**SET TASK:**
Copy the records below, replacing each "furthest" with "farthest" and changing nothing else. Leave out the pictures.

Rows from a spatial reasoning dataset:
'''

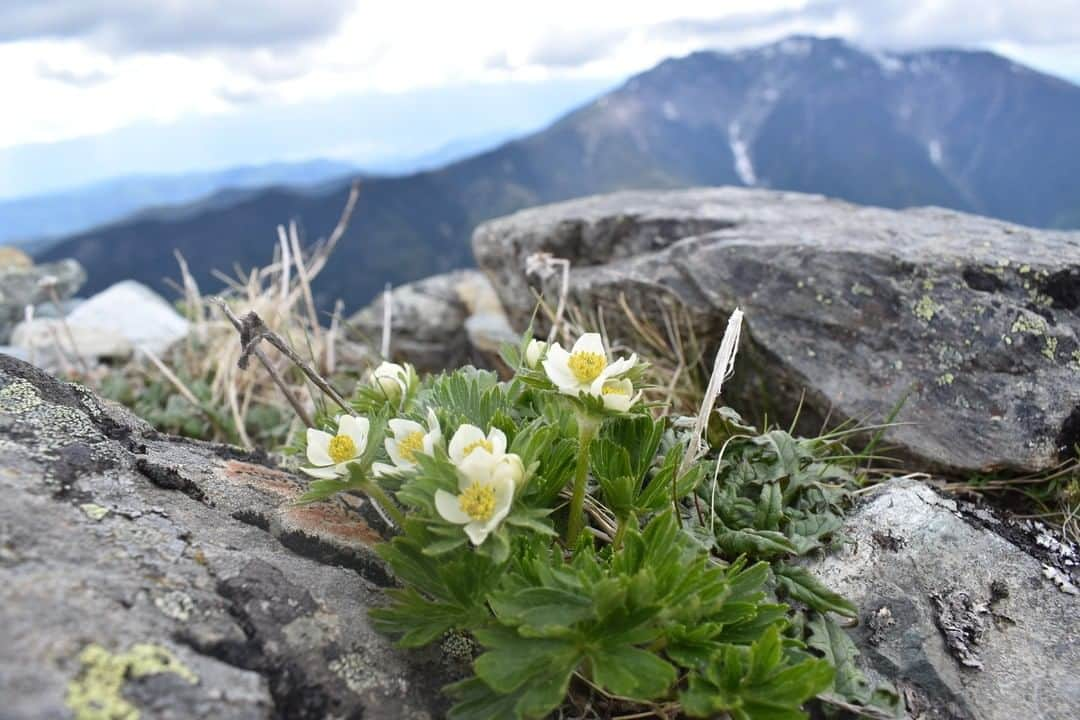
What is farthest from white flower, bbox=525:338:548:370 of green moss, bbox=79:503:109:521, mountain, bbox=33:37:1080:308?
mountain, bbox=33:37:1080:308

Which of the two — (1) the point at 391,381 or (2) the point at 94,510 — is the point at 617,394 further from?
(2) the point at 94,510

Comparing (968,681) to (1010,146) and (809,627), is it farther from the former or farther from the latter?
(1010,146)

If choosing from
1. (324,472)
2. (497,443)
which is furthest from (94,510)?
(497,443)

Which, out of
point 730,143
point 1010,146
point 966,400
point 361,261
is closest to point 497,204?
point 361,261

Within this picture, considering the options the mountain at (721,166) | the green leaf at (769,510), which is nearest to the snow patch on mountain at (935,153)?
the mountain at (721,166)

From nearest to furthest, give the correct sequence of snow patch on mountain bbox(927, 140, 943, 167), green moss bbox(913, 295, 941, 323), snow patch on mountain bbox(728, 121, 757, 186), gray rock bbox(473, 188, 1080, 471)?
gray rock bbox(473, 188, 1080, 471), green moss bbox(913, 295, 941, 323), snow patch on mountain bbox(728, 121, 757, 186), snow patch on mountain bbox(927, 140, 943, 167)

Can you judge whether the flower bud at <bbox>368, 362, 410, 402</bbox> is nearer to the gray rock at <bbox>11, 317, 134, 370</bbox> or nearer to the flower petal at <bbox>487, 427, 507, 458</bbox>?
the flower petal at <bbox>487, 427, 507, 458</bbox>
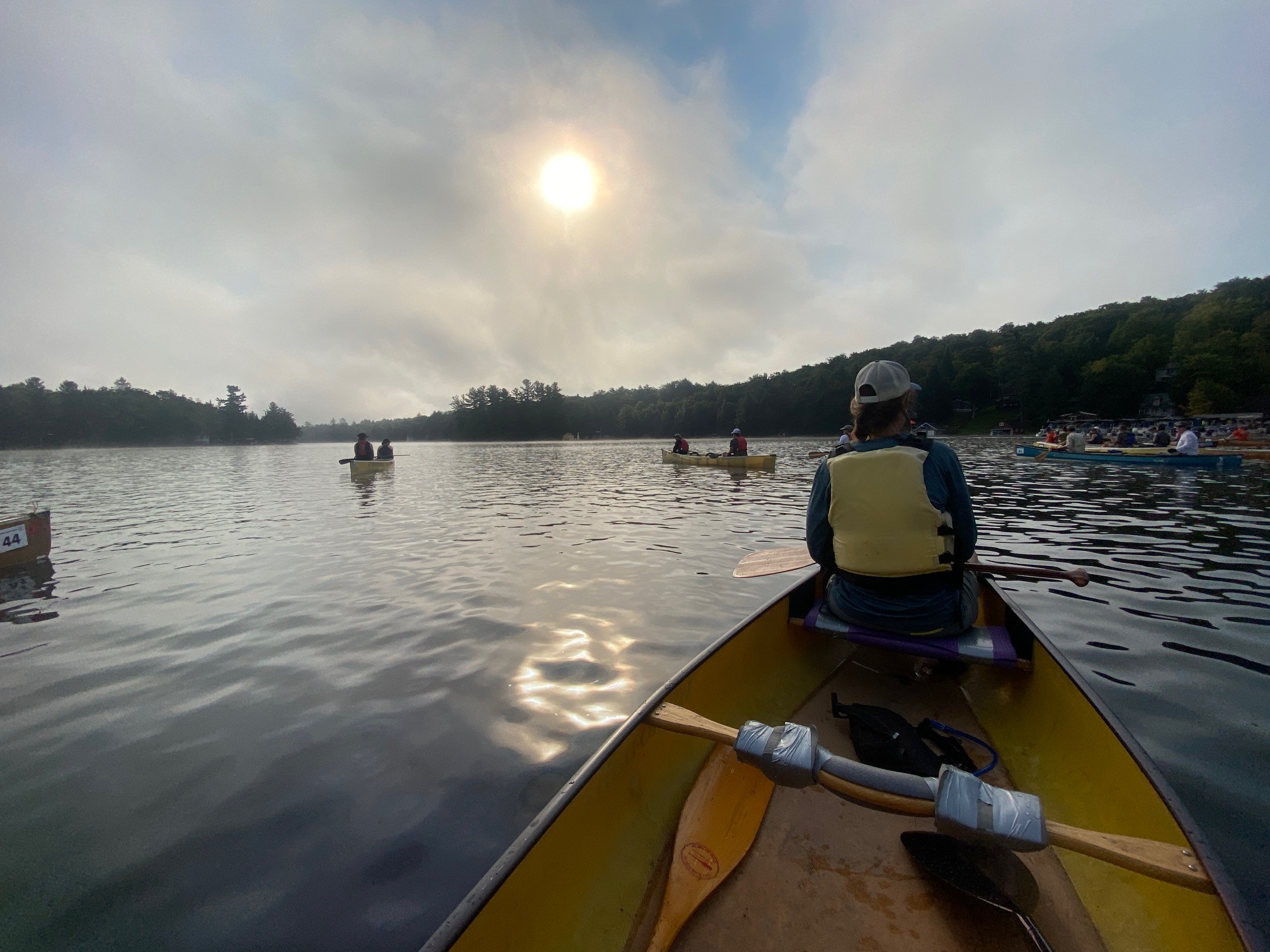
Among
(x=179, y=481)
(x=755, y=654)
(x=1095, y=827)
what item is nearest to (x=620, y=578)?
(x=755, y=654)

'''

**WRITTEN ANSWER:**
What is farthest from white flower, bbox=525:338:548:370 of green moss, bbox=79:503:109:521, mountain, bbox=33:37:1080:308?
mountain, bbox=33:37:1080:308

Which of the two — (1) the point at 391,381 or (2) the point at 94,510 — is the point at 617,394 further from?
(2) the point at 94,510

Comparing (968,681) to (1010,146) and (809,627), is it farther from the former or farther from the latter?
(1010,146)

If choosing from
1. (324,472)
2. (497,443)
which is farthest from (94,510)?
(497,443)

Which, out of
point 730,143
point 1010,146
point 966,400
point 361,261
is closest to point 497,204?
point 361,261

Within this picture, considering the options the mountain at (721,166) | the green leaf at (769,510), which is nearest to the snow patch on mountain at (935,153)?
the mountain at (721,166)

From nearest to farthest, give the correct sequence of snow patch on mountain bbox(927, 140, 943, 167), green moss bbox(913, 295, 941, 323), snow patch on mountain bbox(728, 121, 757, 186), gray rock bbox(473, 188, 1080, 471)?
gray rock bbox(473, 188, 1080, 471), green moss bbox(913, 295, 941, 323), snow patch on mountain bbox(728, 121, 757, 186), snow patch on mountain bbox(927, 140, 943, 167)

Can you judge whether the flower bud at <bbox>368, 362, 410, 402</bbox> is nearer to the gray rock at <bbox>11, 317, 134, 370</bbox> or nearer to the flower petal at <bbox>487, 427, 507, 458</bbox>?
the flower petal at <bbox>487, 427, 507, 458</bbox>
Among
(x=179, y=481)
(x=755, y=654)
(x=1095, y=827)
what item is nearest to (x=620, y=578)?
(x=755, y=654)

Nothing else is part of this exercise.